Le conseil scientifique a indiqué avant-hier, ce qu’il devrait confirmer le 14 juin prochain, que les circonstances sanitaires du second tour sont bien meilleures que celles du premier tour. Le virus semble être sensible aux saisons : c’est heureux pour nous à l’approche de l’été, mais nous ne sommes pas à l’abri d’une nouvelle contamination ou même d’une nouvelle maladie. Il nous faut donc anticiper les situations dans lesquelles le vote classique peut être problématique.
Pour cela, nous pensons que le système de la procuration de vote pourrait être revu afin de mieux l’adapter aux contextes de crises. Tel est le sens d’un amendement que j’ai déposé : il vise à permettre au mandataire, et non plus seulement au mandant, de faire les démarches pour établir la procuration plus facilement auprès des autorités compétentes. Nous sommes à la veille des vacances scolaires et nos concitoyens ont été confinés pendant un long moment : certains d’entre eux auront donc énormément de mal à accomplir un certain nombre de démarches pour donner leur procuration de vote.
D’autres pistes, souvent évoquées, sont celles du vote électronique ou encore du vote par correspondance. La commission a ajouté à cet égard la possibilité du vote par correspondance sur support papier pour les conseillers représentant les Français de l’étranger. C’est une bonne chose.
Plus généralement, il conviendrait de lancer une étude approfondie sur les différents types de vote afin de déterminer leur pertinence et leur fiabilité. En effet, si l’épidémie recule, nous ne sommes pas à l’abri d’une nouvelle dégradation des conditions sanitaires.
À ce sujet, nous remarquons que le texte vise à prévoir avec sagesse la possibilité d’annuler le second tour dans des communes qui seraient touchées par une résurgence du virus. Ce risque n’est pas à exclure et nous voyons dans cette mesure une prudente précaution.
En plus du vote, c’est l’ensemble des conditions du scrutin, notamment la campagne électorale, qu’il conviendrait d’ajuster aux contextes de crise.
Les dispositions contenues dans ce texte nous apparaissent nécessaires. Nous espérons et nous croyons que le recul de l’épidémie permettra de ne pas faire application de bon nombre d’entre elles.
Mme la présidente. La parole est à M. Loïc Hervé.
M. Loïc Hervé. Madame la présidente, monsieur le ministre, chers collègues, l’intitulé officiel du projet de loi que nous examinons aujourd’hui est très long, mais il pourrait être assez aisément simplifié : ce serait alors un projet de loi « au cas où » : au cas où la situation sanitaire ne permettrait pas l’organisation du second tour des élections municipales le 28 juin prochain ! Mission assez inédite pour le législateur auquel le Gouvernement propose d’adopter des dispositions dont il ne sait pas si elles ont réellement une utilité et si elles entreront en vigueur un jour.

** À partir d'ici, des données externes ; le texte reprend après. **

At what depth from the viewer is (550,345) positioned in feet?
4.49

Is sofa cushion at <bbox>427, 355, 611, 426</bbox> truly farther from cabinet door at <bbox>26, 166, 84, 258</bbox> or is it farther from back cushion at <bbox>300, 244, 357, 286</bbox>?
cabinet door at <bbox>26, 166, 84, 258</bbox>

La situation dans laquelle nous sommes aujourd’hui résulte, bien sûr, de la crise sanitaire sans précédent qui touche notre pays et l’ensemble du monde depuis plusieurs mois. Mais cette situation découle également des choix que nous avons faits, des choix du Gouvernement en réalité : fallait-il organiser le premier tour d’une élection sans savoir si nous aurions la capacité d’organiser le second ? Fallait-il même organiser une élection alors que la pandémie était déjà là et que nous étions à la veille d’un confinement généralisé ?
Je n’ai nullement l’intention d’alimenter des polémiques, mais une chose est certaine : depuis la loi du 23 mars 2020 d’urgence pour faire face à l’épidémie de Covid-19, nous avons examiné de très nombreuses et très complexes dispositions en matière électorale et d’organisation des collectivités territoriales dont nous aurions pu faire l’économie si nous avions décidé d’organiser ces élections une fois la pandémie maîtrisée. Et je ne parle pas du contentieux électoral qui, hélas ! ne manquera pas d’être multiplié par les différents éléments que je viens de rappeler…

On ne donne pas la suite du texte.